(Saved entries)
-=-=-

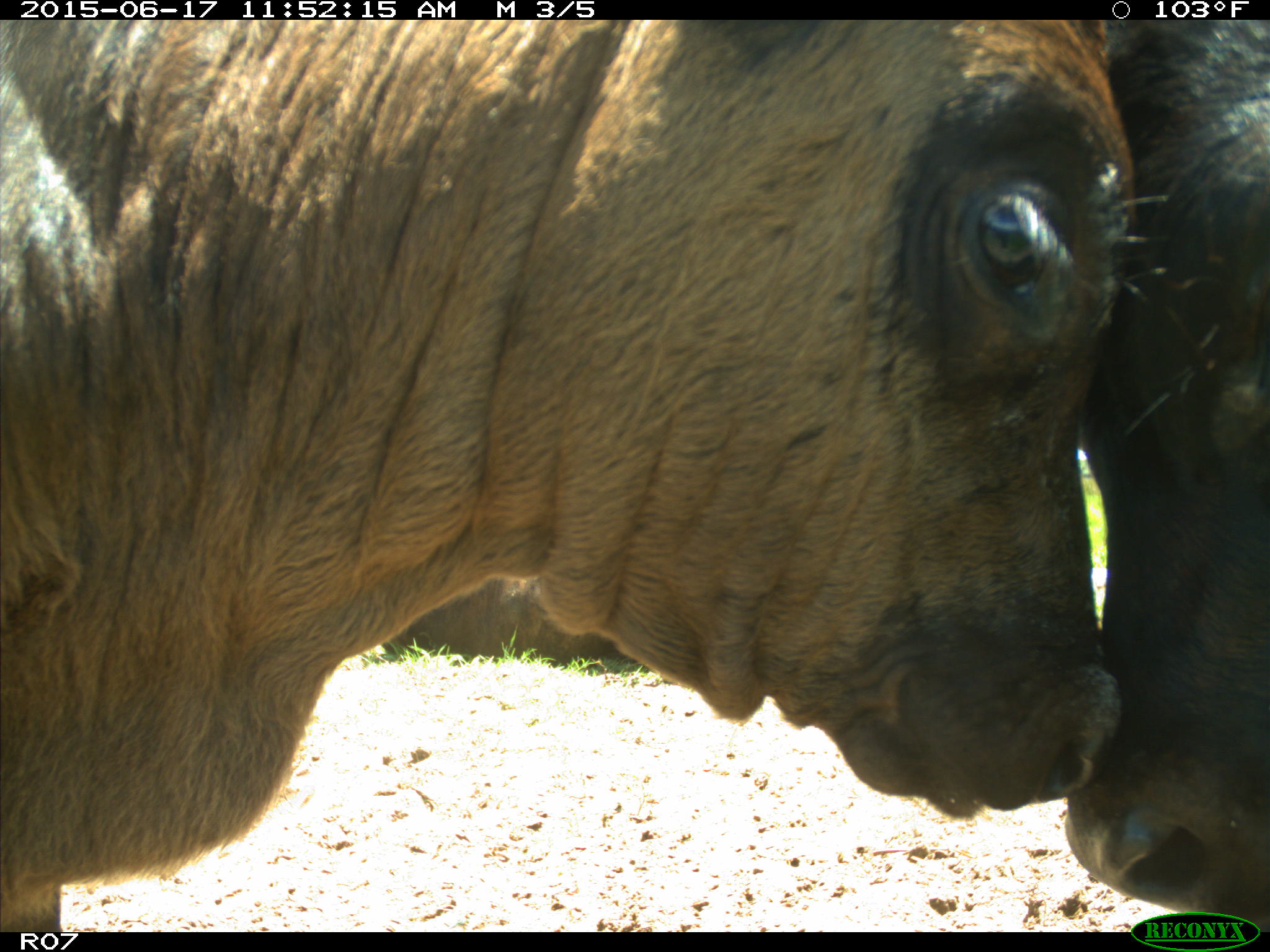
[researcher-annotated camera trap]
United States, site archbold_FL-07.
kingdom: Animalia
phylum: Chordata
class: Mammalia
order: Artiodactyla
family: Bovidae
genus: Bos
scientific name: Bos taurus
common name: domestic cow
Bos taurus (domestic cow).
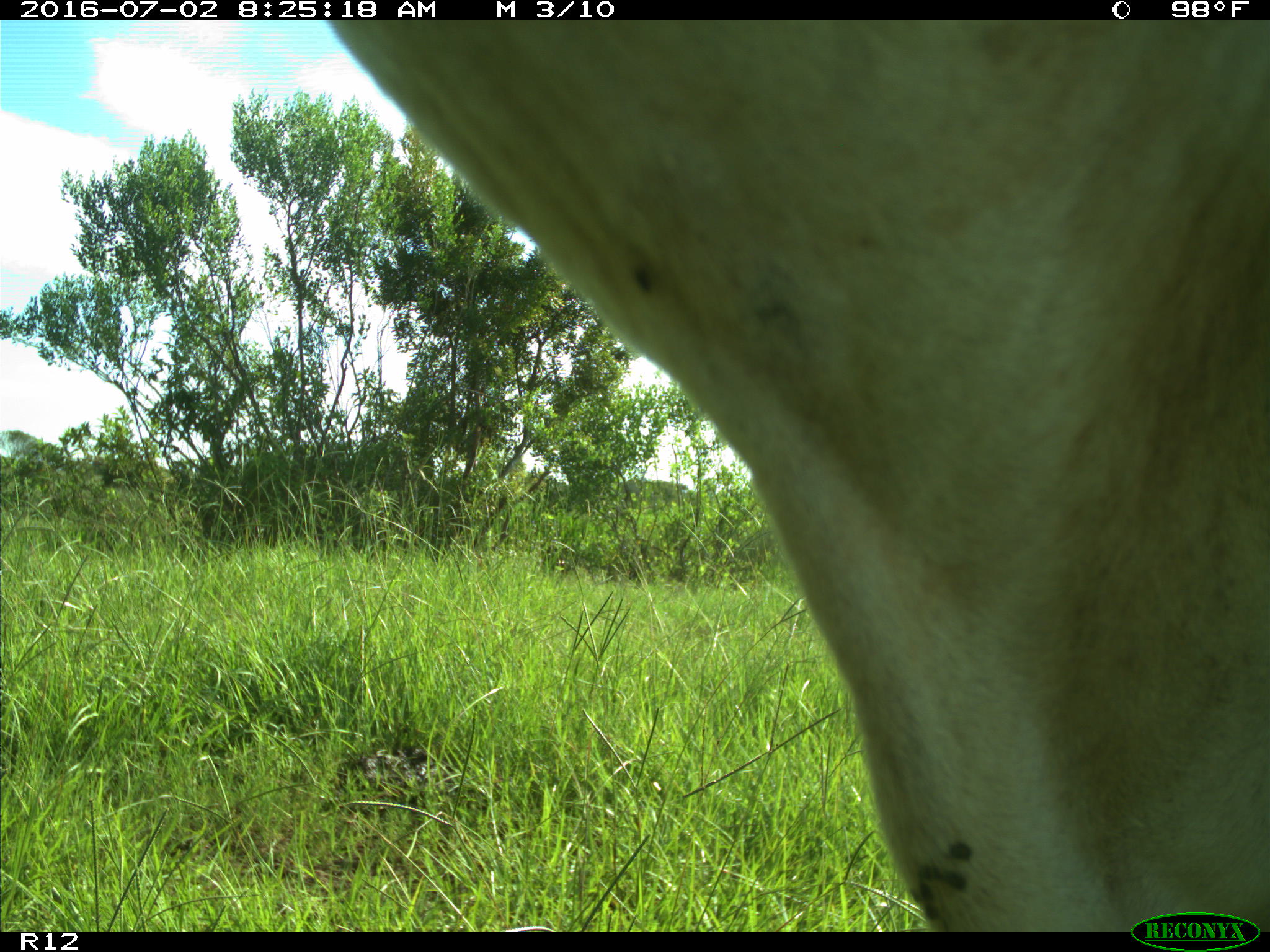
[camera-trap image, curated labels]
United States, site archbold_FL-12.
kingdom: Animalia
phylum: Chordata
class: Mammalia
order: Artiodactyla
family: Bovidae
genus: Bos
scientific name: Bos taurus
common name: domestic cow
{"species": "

-=-=-

Could you repeat all of the entries exactly, without any of the images?

[researcher-annotated camera trap]
United States, site archbold_FL-07.
kingdom: Animalia
phylum: Chordata
class: Mammalia
order: Artiodactyla
family: Bovidae
genus: Bos
scientific name: Bos taurus
common name: domestic cow
Bos taurus (domestic cow).
[camera-trap image, curated labels]
United States, site archbold_FL-12.
kingdom: Animalia
phylum: Chordata
class: Mammalia
order: Artiodactyla
family: Bovidae
genus: Bos
scientific name: Bos taurus
common name: domestic cow
{"species": "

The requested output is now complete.